Illustration of the preferred magnetic orientation of an iron atom on a specially
prepared copper surface. The ability of an atom to maintain its magnetic
orientation can help determine that atom's suitability for storing data. As the
atom's magnetic spin points in one direction, it can represent a "1", and in the
other direction a "0", telling scientists that single-atoms may be suitable for
storing the 1s and 0s known as bits, that enable information storage in computing
devices. This represents a potential building block for atomic storage.
IBM introduces Lotus Symphony, a free office productivity software suite that
features three core applications – word processing, spreadsheets and
presentations. The software suite, which supports Windows and Linux desktops, is
downloaded by more than 100,000 registered business and consumer users in its
first week.
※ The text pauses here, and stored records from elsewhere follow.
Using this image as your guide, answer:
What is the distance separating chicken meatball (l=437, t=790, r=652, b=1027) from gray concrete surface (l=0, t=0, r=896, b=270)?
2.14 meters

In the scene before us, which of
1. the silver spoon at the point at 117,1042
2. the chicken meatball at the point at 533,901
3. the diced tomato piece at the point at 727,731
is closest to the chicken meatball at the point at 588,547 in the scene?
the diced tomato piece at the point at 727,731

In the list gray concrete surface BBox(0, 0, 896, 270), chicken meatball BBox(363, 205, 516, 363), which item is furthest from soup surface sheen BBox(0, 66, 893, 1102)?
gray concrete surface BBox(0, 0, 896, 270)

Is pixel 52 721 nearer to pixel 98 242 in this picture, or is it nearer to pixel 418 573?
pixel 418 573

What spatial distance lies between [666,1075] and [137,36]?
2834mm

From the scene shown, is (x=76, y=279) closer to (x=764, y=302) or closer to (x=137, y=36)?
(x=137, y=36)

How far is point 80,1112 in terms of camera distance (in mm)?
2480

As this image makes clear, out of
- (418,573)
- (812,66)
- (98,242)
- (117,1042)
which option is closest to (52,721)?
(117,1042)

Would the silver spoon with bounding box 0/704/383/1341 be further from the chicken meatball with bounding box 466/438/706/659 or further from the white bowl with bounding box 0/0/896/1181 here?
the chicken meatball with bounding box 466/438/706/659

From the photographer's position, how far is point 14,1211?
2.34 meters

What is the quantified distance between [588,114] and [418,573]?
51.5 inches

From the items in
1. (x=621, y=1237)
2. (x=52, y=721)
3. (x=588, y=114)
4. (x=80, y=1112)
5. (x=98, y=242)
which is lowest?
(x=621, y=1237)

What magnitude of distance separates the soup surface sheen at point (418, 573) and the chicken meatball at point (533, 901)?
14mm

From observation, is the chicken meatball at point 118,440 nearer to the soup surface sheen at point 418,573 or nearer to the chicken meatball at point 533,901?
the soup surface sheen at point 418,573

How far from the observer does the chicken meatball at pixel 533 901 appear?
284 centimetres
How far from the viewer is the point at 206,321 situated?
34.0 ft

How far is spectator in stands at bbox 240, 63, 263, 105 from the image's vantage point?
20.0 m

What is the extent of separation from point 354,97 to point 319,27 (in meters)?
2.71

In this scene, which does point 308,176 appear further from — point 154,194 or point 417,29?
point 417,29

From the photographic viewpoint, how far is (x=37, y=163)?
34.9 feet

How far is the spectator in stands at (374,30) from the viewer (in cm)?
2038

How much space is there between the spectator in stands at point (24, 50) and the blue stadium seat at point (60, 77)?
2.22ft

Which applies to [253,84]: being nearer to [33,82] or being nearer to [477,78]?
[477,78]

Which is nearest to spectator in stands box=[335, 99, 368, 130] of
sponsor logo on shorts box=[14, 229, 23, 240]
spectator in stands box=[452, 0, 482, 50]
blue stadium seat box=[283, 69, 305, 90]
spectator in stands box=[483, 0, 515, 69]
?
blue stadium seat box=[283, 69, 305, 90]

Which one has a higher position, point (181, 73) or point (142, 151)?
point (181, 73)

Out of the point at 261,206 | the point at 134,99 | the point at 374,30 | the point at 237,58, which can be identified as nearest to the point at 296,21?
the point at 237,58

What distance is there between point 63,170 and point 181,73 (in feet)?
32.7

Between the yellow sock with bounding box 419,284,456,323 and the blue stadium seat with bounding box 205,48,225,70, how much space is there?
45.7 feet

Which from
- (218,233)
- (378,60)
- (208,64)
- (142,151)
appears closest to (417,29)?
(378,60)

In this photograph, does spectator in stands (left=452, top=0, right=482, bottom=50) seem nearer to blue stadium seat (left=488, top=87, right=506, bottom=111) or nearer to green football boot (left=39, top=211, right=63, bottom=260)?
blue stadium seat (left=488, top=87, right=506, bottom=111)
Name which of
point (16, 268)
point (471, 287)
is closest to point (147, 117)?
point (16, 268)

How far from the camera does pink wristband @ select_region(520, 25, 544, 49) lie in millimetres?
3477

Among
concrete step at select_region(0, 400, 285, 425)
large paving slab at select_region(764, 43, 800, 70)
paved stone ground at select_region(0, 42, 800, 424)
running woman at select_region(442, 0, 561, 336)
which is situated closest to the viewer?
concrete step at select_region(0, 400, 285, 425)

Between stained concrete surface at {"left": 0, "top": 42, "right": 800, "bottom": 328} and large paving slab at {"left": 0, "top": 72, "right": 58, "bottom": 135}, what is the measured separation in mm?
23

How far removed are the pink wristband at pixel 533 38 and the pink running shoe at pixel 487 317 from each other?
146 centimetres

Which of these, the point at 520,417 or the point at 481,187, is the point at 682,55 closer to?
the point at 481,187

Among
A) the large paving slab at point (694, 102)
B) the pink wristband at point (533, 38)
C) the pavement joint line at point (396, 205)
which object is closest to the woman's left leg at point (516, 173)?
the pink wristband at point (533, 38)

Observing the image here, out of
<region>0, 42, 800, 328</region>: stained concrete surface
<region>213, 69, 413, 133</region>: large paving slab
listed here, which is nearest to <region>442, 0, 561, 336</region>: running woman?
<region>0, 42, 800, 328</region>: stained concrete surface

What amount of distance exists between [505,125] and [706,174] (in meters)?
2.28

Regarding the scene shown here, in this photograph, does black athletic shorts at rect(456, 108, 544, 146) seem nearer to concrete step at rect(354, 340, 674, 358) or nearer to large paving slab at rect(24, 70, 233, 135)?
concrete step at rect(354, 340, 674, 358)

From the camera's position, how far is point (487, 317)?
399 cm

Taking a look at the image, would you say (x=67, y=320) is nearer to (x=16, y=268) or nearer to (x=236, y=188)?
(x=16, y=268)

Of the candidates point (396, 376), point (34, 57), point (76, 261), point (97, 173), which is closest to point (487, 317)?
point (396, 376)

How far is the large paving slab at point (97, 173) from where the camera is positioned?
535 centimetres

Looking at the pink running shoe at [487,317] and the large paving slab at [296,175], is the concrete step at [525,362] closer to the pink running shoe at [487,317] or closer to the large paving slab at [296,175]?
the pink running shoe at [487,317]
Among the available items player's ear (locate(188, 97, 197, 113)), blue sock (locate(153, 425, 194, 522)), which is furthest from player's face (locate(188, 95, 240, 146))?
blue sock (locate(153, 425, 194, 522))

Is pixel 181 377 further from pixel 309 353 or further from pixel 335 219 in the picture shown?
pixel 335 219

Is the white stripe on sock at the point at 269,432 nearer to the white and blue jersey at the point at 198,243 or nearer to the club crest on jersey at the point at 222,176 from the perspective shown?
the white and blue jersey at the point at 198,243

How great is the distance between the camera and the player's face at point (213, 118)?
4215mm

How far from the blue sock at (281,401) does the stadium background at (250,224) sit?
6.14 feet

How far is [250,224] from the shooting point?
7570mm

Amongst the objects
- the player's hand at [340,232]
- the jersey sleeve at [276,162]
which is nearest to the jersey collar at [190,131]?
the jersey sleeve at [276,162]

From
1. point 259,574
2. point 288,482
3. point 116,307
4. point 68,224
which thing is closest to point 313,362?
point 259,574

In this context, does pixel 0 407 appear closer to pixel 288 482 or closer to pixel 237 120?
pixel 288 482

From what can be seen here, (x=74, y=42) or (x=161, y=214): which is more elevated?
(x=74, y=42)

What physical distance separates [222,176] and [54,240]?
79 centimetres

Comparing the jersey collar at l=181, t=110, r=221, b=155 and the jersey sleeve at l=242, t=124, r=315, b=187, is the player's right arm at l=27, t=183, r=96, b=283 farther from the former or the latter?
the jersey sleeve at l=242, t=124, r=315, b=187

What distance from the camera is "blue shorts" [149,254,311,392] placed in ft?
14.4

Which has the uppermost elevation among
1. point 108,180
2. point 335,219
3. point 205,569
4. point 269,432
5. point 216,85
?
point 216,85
The download figure is a record for IBM software, surpassing the
previous record held by Lotus Notes, IBM's most widely-used product.
Only four years after the initiation of IBM's On Demand Community, the company's
new community service program, the company surpasses its 100,000th employee
participant, logging in aggregate more than 6 million hours of service. From
working with the visually impaired and physically handicapped, to assisting the
homeless, to helping students in need of mentoring, IBM volunteers are serving in
nearly 100 countries.
The world's most remote inhabited island can now access advanced telemedical care,
thanks to pro-bono services and support from a high-technology team led by IBM and
Beacon Equity Partners. Tristan da Cunha is located more than 1,665 miles west of
Cape Town, South Africa, and is accessible only by a boat trip lasting a week or
more.Until recently, the island’s only physician, had to work from a hospital
without so much as its own telephone, let alone an electronic communications
system. The doctor depended on digital images scanned, printed and faxed to
specialists thousands of miles away, delaying diagnoses by days.With no airstrip
on the island, emergency evacuation or outside medical intervention has been and
remains today virtually impossible. IBM and its partners created “Project
Tristan”, a remote medical solution combining medical equipment, satellite
communications and remotely supported electronic health-record (EHR) technology,
allowing medical experts from anywhere in the world to assist island clinicians in
their daily practices with medical diagnoses and emergency support. Project
Tristan, which is based on open standards and runs on the Linux Operating System,
is expected to greatly enhance the island’s level of medical care and standard
of living.
IBM and the Smithsonian Institution announce the virtual opening of the National
Museum of African American History and Culture, the Smithsonian's 19th and newest
museum. The museum web site, built using social networking technologies known as
Web. 2.0, allows visitors to contribute content, creating a vibrant, collaborative
community of users in anticipation of the opening of a physical museum in 2015.
This online presence marks the first time a major museum has opened its doors on
the Web prior to the construction of its building.
IBM donates to the United States government an innovative speech translation
technology to support better communication in Iraq. The intent of the donation is
to help augment human translators and improve the safety of U.S. and coalition
personnel, citizens and staff of nongovernmental aid organizations (NGOs).
Specifically, IBM provides 1,000 two-way automatic translation devices and 10,000
copies of the software for future use. The systems can recognize and translate a
vocabulary of over 50,000 English and 100,000 Iraqi Arabic words, and are designed
for civil application environments such as hospitals and training.